DeepMind's AI Learned How To Turn Flat 2D Images Into 3D Scenes

Space is the dimensions of height, depth, and width. Those three variables can be represented as a 3D model, in which all things exist and move.

Humans can easily understand the definition of space, because we live inside it. Humans for example, when shown a picture of a living room, can quickly see a table in middle of a room with a tree on the outside behind the window. This ability is simple for us, enabling us to understand the world, and navigate it right from the start.

Computers vision system don't have this intuitive understanding of space, until Google's DeepMind shows that computers can indeed be taught.

DeepMind, which is Google's UK-based sister company, has developed an AI that can render entire scenes in 3D, after only observing them as flat 2D images.

To do this, the researchers trained the AI to guess how things look from angles that hasn't been seen.

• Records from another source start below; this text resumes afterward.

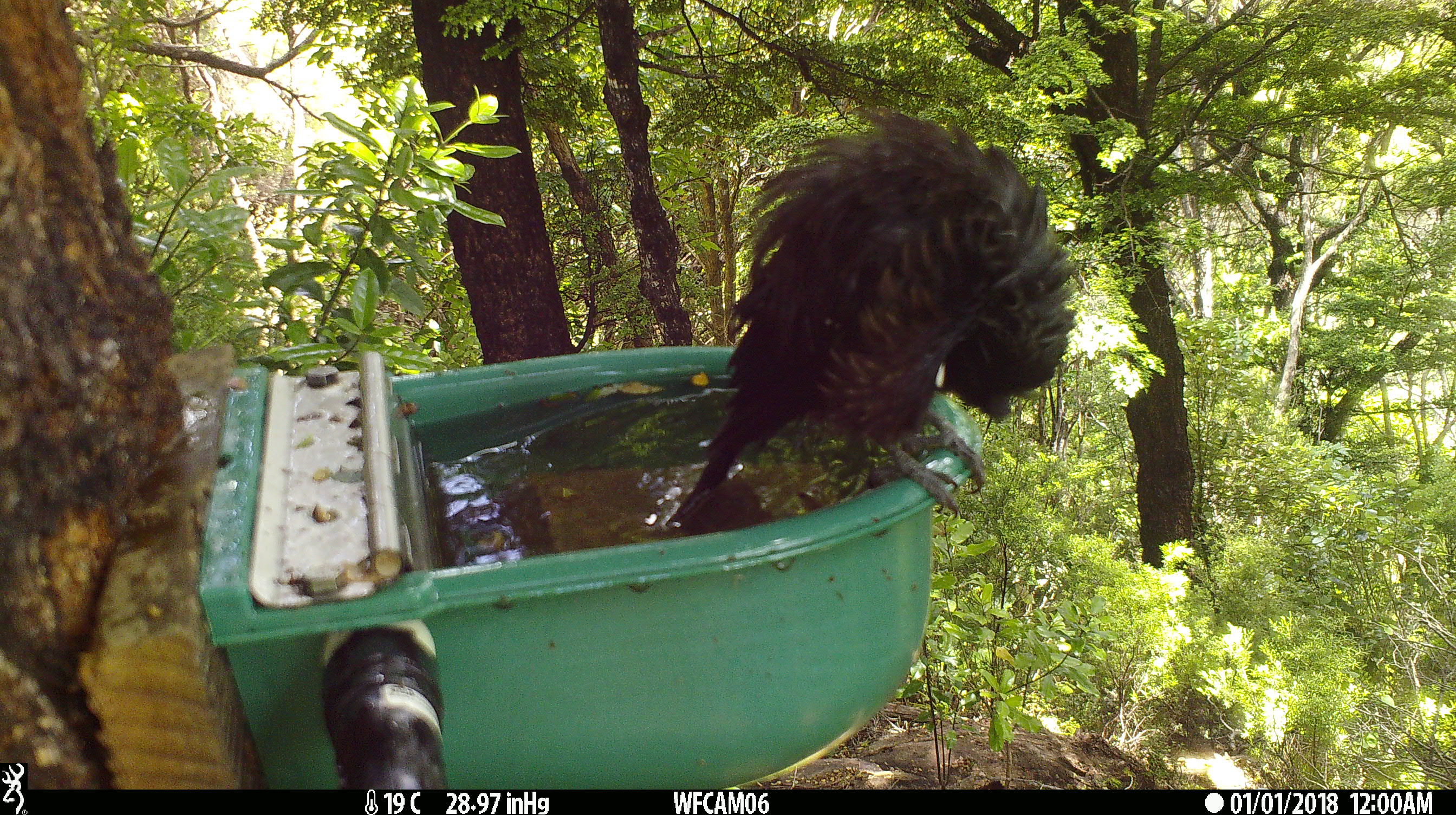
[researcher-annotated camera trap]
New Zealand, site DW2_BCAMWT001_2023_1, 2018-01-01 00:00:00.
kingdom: Animalia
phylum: Chordata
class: Aves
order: Passeriformes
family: Meliphagidae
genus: Prosthemadera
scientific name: Prosthemadera novaeseelandiae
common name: tui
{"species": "tui (Prosthemadera novaeseelandiae)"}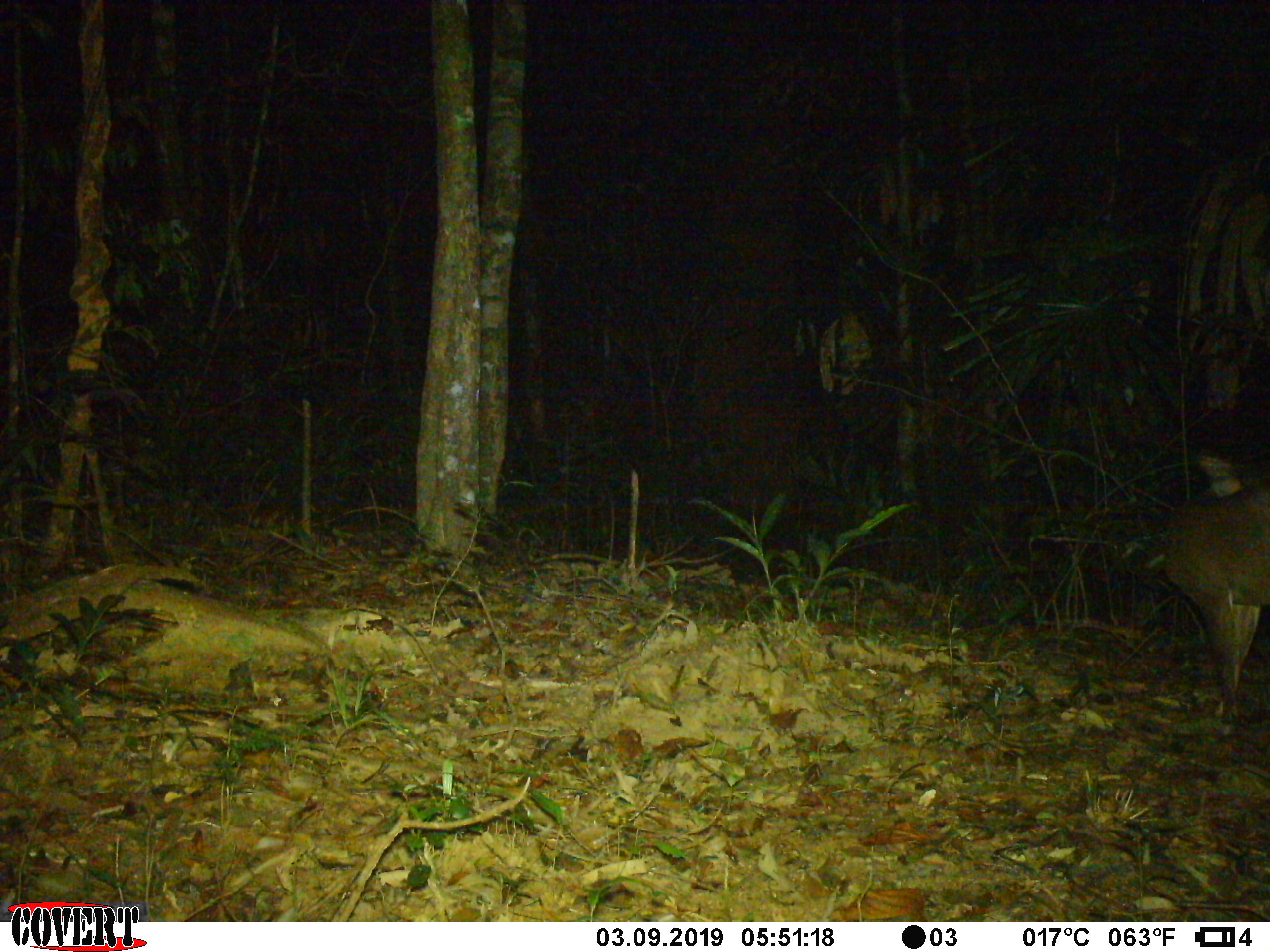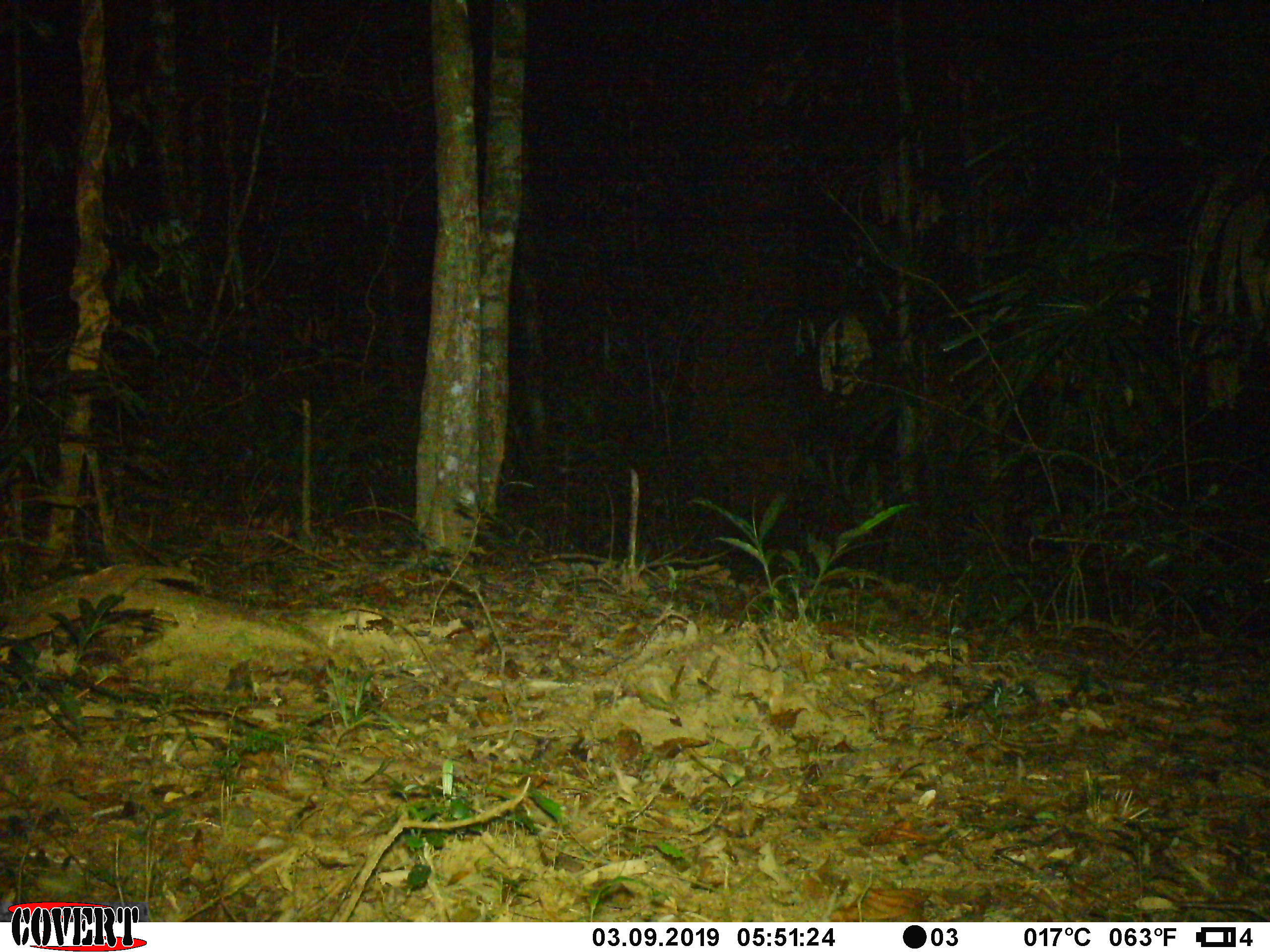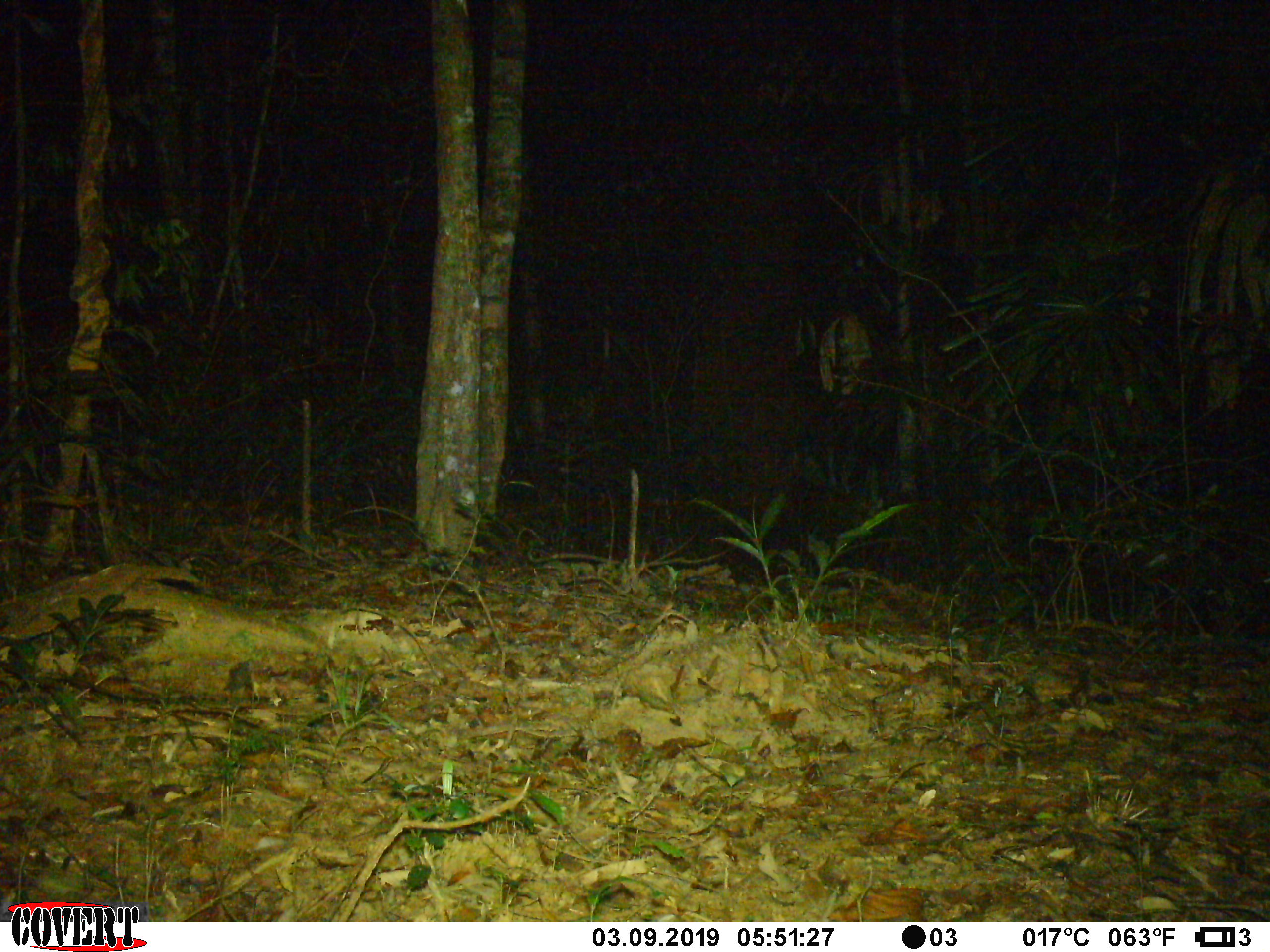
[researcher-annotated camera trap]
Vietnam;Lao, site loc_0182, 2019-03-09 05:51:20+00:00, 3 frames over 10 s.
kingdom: Animalia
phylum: Chordata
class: Mammalia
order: Artiodactyla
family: Cervidae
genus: Muntiacus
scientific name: Muntiacus vuquangensis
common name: large-antlered muntjac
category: large antlered muntjac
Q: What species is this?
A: Large antlered muntjac (large-antlered muntjac) (Muntiacus vuquangensis).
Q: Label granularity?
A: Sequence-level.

Usually, in order to make computers understand 3D, something that human brain does effortlessly, researchers need to give the AI a huge amount of carefully labelled data. And still, the neural network would often have troubles in applying the lessons learned from one scene to another.

The challenge here for DeepMind, was to make the AI to understand the surrounding, without all the hard work.

The researchers came up with a Generative Query Network (GQN), which is a neural network designed to teach AI how to imagine what a scene of objects would look like from a different perspective. It consists of two neural networks: the first learns from the images and the second generates the new perspectives.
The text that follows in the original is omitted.